# Compilers

[![Open in Colab](https://colab.research.google.com/assets/colab-badge.svg)](https://colab.research.google.com/github/lukeconibear/swd6_hpp/blob/main/docs/05_compilers.ipynb)

## [CPython](https://www.python.org/)

CPython is the main Python distribution.

(Not to be confused with Cython, which I'll touch on later).

CPython uses an Ahead-Of-Time (AOT) compiler i.e., the code is compiled in advance.

This is as an assortment of statically compiled C extensions.

CPython is a general purpose interpreter, allowing it to work on a variety of problems.

It is dynamically typed, so types can change as you go.

For example:

In [107]:
# define x to be an integer
x = 5
print(x)

# then define x to be a string
x = 'Gary'
print(x)

5
Gary


## [Numba](http://numba.pydata.org/)

Numba uses a JIT (just-in-time) compiler on functions i.e., compiles the function at execution time.

This converts the function to fast machine code ([LLVM](https://en.wikipedia.org/wiki/LLVM)).

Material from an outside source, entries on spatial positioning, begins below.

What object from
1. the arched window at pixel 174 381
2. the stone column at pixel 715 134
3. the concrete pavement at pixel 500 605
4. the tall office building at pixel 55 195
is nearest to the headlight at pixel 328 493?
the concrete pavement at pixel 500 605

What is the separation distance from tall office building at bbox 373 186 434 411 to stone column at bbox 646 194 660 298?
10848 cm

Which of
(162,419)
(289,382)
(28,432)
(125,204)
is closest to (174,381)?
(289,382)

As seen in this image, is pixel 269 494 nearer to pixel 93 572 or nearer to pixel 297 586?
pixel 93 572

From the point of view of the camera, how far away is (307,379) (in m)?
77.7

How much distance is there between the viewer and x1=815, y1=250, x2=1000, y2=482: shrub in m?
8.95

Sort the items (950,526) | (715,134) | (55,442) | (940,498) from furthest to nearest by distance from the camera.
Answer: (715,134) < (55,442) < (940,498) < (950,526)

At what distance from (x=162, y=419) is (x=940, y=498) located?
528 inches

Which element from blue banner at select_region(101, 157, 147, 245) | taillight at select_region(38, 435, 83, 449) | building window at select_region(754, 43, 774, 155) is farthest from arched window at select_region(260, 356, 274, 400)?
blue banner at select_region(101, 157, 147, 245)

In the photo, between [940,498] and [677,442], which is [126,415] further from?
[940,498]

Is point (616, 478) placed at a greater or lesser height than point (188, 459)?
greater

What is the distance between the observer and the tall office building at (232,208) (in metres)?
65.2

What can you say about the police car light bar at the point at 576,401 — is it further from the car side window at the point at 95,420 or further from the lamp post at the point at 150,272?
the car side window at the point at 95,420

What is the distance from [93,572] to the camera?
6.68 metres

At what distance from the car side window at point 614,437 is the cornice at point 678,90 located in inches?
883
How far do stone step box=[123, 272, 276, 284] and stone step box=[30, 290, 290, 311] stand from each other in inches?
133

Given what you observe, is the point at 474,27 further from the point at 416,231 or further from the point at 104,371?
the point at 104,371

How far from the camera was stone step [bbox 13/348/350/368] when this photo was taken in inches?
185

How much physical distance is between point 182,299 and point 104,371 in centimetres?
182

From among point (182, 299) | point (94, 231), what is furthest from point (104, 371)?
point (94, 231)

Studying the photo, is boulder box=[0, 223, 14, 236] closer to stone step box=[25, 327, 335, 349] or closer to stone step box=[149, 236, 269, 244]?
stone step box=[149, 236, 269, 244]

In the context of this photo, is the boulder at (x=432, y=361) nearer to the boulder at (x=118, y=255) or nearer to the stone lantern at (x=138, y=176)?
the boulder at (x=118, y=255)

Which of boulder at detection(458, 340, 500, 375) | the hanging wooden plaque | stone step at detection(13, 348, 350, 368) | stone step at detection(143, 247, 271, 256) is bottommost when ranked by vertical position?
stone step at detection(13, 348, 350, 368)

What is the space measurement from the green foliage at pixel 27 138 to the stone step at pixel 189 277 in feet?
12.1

Numba works with the default CPython.

It works by adding decorators around functions.

There are two main modes:
- [`object`](https://numba.readthedocs.io/en/stable/glossary.html#term-object-mode) mode: [`@jit`](https://numba.readthedocs.io/en/stable/user/jit.html)
    - Compiles code that handles all values as Python objects and uses CPython to work on those objects.
    - `@jit` first tries to use `nopython` mode, and if it fails uses `object` mode.
    - Main improvement over CPython is for [loops](https://numba.readthedocs.io/en/stable/glossary.html#term-loop-lifting).
- [`nopython`](https://numba.readthedocs.io/en/stable/glossary.html#term-nopython-mode) mode: `@jit(nopython=True)` aliased as `@njit`.
    - Compiles code that does not access CPython.
    - Highest performance.
    - Requires [specific types](https://numba.readthedocs.io/en/stable/reference/pysupported.html#pysupported) (mainly numbers), otherwise returns error.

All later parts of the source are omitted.